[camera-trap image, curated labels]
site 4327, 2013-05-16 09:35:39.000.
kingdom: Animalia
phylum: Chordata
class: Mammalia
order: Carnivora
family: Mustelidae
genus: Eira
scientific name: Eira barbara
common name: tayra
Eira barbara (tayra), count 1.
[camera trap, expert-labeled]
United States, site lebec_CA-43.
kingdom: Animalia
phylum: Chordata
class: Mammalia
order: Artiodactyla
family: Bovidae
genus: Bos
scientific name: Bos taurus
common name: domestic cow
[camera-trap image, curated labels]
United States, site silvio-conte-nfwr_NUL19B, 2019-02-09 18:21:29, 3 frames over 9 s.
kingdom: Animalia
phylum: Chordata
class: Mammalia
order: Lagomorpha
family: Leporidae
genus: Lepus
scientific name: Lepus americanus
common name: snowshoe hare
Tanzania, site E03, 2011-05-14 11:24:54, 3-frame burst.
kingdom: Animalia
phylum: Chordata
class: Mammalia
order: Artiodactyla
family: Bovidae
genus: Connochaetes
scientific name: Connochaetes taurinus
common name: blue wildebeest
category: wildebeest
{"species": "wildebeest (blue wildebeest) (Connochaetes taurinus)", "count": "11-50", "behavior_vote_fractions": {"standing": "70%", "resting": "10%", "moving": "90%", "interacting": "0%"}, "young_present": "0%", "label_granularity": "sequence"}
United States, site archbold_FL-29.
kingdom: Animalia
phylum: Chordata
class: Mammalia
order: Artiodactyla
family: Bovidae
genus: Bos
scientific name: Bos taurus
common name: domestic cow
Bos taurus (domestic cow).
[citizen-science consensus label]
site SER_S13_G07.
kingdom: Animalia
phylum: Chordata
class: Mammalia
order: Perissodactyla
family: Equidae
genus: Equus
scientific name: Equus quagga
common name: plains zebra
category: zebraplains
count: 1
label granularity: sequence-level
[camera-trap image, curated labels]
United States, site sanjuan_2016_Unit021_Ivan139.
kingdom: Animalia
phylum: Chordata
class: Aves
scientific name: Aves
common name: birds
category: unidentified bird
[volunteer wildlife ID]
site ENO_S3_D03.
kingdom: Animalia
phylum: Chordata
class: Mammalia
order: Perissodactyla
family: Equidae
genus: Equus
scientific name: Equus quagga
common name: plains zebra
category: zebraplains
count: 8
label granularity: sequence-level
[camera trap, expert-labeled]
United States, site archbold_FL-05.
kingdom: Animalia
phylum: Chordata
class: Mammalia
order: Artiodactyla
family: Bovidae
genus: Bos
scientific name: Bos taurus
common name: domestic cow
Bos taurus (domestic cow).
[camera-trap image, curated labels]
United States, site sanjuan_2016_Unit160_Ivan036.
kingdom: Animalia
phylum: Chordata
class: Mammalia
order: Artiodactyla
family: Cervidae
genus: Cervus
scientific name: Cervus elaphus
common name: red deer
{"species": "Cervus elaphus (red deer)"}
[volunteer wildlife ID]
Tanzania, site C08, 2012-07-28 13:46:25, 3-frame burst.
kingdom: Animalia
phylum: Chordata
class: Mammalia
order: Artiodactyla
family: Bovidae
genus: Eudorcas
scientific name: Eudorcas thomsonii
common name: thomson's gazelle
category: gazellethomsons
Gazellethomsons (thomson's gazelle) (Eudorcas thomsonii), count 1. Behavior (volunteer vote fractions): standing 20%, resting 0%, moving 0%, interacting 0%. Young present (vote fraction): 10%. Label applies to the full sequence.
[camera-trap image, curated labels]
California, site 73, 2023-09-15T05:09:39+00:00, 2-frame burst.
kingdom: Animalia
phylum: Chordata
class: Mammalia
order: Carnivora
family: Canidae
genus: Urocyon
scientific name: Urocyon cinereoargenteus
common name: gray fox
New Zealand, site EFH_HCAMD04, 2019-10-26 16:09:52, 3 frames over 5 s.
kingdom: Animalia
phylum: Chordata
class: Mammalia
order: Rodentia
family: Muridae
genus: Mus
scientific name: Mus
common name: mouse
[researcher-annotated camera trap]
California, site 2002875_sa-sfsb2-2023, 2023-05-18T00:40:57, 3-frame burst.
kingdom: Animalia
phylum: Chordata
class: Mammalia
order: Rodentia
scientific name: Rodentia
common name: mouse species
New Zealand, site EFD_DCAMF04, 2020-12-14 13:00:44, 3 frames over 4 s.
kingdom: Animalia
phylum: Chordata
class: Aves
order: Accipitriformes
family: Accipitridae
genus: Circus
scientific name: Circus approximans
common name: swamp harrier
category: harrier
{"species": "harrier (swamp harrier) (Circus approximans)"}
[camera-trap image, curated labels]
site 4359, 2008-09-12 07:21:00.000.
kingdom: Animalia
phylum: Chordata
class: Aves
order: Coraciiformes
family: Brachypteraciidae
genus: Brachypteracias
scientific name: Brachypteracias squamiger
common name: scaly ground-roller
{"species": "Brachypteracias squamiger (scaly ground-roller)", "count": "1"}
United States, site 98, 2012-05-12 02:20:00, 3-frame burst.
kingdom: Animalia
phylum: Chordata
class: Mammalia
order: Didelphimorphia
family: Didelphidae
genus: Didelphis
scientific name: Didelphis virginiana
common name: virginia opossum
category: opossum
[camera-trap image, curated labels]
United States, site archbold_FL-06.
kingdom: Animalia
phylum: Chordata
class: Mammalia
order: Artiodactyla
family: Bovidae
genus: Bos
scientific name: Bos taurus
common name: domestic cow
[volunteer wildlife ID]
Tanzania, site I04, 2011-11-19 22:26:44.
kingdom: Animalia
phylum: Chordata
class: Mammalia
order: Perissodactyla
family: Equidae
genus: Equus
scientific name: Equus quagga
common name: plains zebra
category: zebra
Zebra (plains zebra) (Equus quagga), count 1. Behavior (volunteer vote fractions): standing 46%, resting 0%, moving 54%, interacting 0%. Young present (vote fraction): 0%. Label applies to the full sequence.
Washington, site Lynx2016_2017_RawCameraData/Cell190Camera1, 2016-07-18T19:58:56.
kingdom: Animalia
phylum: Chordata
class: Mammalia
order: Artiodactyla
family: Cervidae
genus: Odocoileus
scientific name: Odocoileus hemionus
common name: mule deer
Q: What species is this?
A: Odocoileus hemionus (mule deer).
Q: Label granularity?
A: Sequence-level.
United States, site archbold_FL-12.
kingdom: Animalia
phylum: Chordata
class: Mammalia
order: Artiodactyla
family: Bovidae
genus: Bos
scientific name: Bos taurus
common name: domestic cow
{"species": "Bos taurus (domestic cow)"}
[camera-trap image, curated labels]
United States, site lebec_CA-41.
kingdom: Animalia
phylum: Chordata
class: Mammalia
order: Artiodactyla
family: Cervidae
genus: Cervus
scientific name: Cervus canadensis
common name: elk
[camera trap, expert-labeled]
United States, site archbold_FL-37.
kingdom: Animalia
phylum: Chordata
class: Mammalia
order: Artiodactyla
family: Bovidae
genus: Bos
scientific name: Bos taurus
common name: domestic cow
++++++++++++++++++++
EXERCISE INSTRUCTIONS:
Count how many lines in the listing above hold "wildebeest". Supply only that number.

SOLVED PROBLEM:
3